There are good reasons for both of these things; 
Pollen is optimized for making books, not blogs,
and the content of a book doesn’t often change.
But Pollen was also designed to be infinitely flexible,
which allows us to extend it with whatever facilities we need.

Here is the gist of the new approach:

◊ol{
◊item{Create an◊numbered-note{After hearing SQLite’s author on ◊link["https://changelog.com/podcast/201"]{this podcast} I fell into the habit of pronouncing it the way he does: S-Q-L-ite, as though it were a mineral. Hence, “an”.} SQLite database}
◊item{In the template code for individual posts (i.e. at the same time the post is being rendered to HTML) save the post's title, date and a copy of the rendered HTML in the database.}
◊item{In the “combination pages” (such as ◊code{index.html} and ◊code{feed.xml}), query the SQLite database for the HTML and spit that out.}
}

By doing this, I was able to make the renders 50–80 times faster. To illustrate, here are some typical render times using ◊link["https://github.com/otherjoel/thenotepad/blob/2fd5c69b126f8695929a2c12b68b437afdc48416/index.html.pp"]{my old approach}:

◊blockcode{joel@macbook$ raco pollen render feed.xml
rendering feed.xml
rendering: /feed.xml.pp as /feed.xml
cpu time: 51819 real time: 52189 gc time: 13419

joel@macbook$ raco pollen render index.html
rendering index.html
rendering: /index.html.pp as /index.html
cpu time: 39621 real time: 39695 gc time: 7960}

And here are the render times for the same pages after adding the SQLite cache:

◊blockcode{joel@macbook$ raco pollen render feed.xml
rendering feed.xml
rendering: /feed.xml.pp as /feed.xml
cpu time: 659 real time: 660 gc time: 132

joel@macbook$ raco pollen render index.html
rendering index.html
rendering: /index.html.pp as /index.html
cpu time: 824 real time: 825 gc time: 188}

This still isn’t nearly as fast 
as some static site generators◊numbered-note{◊link["https://gohugo.io"]{Hugo} has been 
◊link["https://youtu.be/CdiDYZ51a2o"]{benchmarked}
building a complete 5,000 post site 
in less than six seconds total.}.
But it’s plenty good enough for my needs.

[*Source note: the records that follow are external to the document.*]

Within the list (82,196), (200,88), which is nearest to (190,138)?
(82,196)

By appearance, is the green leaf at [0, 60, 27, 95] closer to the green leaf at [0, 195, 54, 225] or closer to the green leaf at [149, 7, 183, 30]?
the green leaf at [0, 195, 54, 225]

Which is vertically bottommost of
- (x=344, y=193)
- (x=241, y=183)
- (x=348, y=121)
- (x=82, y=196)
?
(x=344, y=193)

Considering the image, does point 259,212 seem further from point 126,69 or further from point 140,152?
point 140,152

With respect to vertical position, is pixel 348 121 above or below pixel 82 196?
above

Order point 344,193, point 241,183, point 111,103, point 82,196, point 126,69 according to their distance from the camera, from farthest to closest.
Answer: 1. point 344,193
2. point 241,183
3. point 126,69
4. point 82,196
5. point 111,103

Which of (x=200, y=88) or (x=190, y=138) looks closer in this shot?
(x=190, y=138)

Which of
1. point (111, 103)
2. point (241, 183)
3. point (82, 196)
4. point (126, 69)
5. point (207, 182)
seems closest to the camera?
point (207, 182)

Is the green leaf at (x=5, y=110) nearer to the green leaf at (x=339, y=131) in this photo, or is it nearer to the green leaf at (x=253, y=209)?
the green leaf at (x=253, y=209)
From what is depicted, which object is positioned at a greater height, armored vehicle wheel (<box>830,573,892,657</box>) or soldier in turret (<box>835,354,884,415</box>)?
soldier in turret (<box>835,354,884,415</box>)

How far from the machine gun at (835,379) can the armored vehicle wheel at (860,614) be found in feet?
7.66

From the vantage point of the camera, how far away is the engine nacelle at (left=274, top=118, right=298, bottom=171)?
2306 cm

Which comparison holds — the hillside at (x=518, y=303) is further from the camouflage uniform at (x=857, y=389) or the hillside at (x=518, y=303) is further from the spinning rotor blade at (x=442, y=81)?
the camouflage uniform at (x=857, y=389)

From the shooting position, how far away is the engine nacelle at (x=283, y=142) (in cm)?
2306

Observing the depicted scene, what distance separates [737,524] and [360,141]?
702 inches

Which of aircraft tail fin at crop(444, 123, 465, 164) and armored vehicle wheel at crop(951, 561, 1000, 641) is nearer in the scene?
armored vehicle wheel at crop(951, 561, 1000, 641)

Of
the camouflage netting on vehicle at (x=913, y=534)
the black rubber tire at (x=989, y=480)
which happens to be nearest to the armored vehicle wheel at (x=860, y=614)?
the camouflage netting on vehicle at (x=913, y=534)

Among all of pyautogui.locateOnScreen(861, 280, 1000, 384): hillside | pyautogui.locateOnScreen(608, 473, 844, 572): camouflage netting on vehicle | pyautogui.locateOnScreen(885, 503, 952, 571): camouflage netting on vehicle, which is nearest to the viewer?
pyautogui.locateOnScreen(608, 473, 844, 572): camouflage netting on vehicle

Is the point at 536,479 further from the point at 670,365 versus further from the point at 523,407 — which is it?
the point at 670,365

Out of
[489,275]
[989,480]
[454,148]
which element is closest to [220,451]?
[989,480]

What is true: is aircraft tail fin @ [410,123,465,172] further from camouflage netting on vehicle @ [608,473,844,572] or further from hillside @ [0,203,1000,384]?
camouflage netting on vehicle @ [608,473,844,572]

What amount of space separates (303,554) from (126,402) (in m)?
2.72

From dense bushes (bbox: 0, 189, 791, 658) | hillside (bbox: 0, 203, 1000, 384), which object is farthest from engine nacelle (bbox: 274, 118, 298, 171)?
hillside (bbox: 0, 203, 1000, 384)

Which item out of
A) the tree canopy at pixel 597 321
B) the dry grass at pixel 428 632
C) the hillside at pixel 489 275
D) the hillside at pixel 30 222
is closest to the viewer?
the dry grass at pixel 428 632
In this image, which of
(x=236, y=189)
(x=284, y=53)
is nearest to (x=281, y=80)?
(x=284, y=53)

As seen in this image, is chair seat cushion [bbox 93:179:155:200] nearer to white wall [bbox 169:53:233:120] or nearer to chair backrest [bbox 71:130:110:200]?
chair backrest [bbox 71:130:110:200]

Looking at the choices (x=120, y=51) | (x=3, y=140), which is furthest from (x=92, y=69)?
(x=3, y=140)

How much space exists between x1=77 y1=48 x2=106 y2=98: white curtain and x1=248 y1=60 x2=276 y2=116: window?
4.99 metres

◊section{Creating the cache}

I made a new file, 
◊code{util-db.rkt}◊margin-note{You can browse
◊link["https://github.com/otherjoel/thenotepad"]{the source code for this blog}
on its public repository.} 
to hold all the database functionality
and to provide functions that save and retrieve posts.
My ◊code{pollen.rkt} re-provides all these functions,
which ensures that they are available for use 
in my templates and ◊code{.pp} files.

The database itself is created and maintained
by the ◊code{template.html.p} file
used to render the HTML for indivdual posts.
Here is the top portion of that file:

◊blockcode[#:filename "template.html.p"]{...
◊"◊"(init-db)
◊"◊"(define-values (doc-body comments) (split-body-comments doc))
◊"◊"(define doc-body-html (->html (cdr doc-body)))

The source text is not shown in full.